REPAIRS AT SEA
Generally, the areas of greatest strain will be the first to show signs of wear and will require greater attention. These areas include:
• The points where any lines or shackles, towing fixtures, etc. are attached to the raft
• The area where the floor and the flotation tubes are joined
• Areas where any abrasion or chafing occurs
• Areas around valves and seams
The “monitoring” of any leaks or repaired areas should be included in your watch routine. Remember that while a tiny leak must be viewed as serious, it’s no cause for panic. Be sure to maintain adequate pressure in the buoyancy chambers by regulating the air when necessary.
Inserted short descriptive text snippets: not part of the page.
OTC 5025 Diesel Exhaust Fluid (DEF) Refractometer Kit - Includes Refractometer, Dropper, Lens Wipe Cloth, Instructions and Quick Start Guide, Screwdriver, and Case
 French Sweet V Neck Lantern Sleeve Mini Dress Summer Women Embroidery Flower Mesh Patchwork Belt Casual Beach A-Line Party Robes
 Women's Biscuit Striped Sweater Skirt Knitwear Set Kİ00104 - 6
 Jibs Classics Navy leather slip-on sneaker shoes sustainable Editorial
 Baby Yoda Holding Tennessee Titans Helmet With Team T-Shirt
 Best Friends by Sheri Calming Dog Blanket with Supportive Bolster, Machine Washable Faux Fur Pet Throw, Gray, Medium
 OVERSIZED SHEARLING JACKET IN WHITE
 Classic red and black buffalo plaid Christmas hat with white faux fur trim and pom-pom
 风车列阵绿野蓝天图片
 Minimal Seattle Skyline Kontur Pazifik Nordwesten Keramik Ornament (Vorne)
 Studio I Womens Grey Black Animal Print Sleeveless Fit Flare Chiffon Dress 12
This will minimize strain on the seams of the raft.
Repairing a Major Leak
Take the following steps to repair a major leak in one of the chambers:
• Partially deflate the chamber.
• Use a proper patching kit and follow the directions sup plied by the manufacturer. If you don’t have a kit you will have to improvise with what ever materials and ingenuity you have available.
• Use a beveled wooden or plastic plug to patch major leaks. These plugs should be covered with some type of material before being inserted into the hole, and then bound with line to secure a better fitting (see Fig. 1-10 below).
• Dry and then patch interior leaks. Exterior leaks (and areas of the floor) are more difficult to repair since the material will usually be wet.
Fig. 1-10: A plug (of wood or other available materials) can be improvised to patch a life raft in case of a puncture.